* [TASK TO CARRY OUT]:
Reproduce the passage below about researching symptoms during a flare-up word for word, starting at "So, in the past" and ending at "to gentler pursuits.".

* [READING TEXT]:
*** Begin section ***

So, in the past (and I include in that the fairly recent past!) its at these times of crash that my brain often fires up, in pure survival mode, and even though I am feeling lousy, I am suddenly researching the hell out of my symptoms and plummeting into fear and overwhelm, right on top of my physical flare-up. In fact, this behaviour has been the pitfall of my last decade or so; there is a great deal of difference between balanced and highly circumspect research conducted at times of calm compared with the knee-jerk variety dived into at these times (and, by the way, you will always find someone or something to suport your most fear-inducing theories if you look for it hard enough)!
My advice: put the gun down and turn to gentler pursuits.
Once the trigger event is over, I gain far more circumspection in hindsight but the damage is often done by then if I have already unleashed a whole new strain of fearful overthinking along the lines of peak symptoms and possible labels and conclusions, “have I got this, could it be that…” and then its very hard to put that jack-in-the-box back in the container once its sprung out. Peak symptoms are just that – the rarities, the occassional one-offs, the dip days, and they don’t have to make up anything like the majority of your experience unless you take yourself there all the time, in your thoughts!

*** End section ***

* [INFORMATION SUPPLIED]:
*** Begin section ***

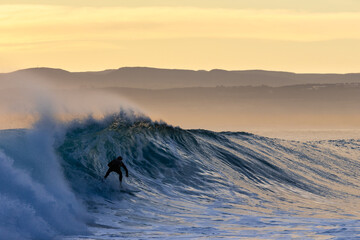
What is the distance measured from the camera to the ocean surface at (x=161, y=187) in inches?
586

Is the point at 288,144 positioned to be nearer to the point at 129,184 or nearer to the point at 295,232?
the point at 129,184

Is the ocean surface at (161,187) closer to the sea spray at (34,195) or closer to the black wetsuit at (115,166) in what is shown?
the sea spray at (34,195)

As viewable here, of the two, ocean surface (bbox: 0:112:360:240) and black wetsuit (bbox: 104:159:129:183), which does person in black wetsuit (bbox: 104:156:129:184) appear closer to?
black wetsuit (bbox: 104:159:129:183)

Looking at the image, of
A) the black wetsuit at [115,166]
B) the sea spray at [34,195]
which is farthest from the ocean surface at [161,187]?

*** End section ***

* [RESULT]:
So, in the past (and I include in that the fairly recent past!) its at these times of crash that my brain often fires up, in pure survival mode, and even though I am feeling lousy, I am suddenly researching the hell out of my symptoms and plummeting into fear and overwhelm, right on top of my physical flare-up. In fact, this behaviour has been the pitfall of my last decade or so; there is a great deal of difference between balanced and highly circumspect research conducted at times of calm compared with the knee-jerk variety dived into at these times (and, by the way, you will always find someone or something to suport your most fear-inducing theories if you look for it hard enough)!
My advice: put the gun down and turn to gentler pursuits.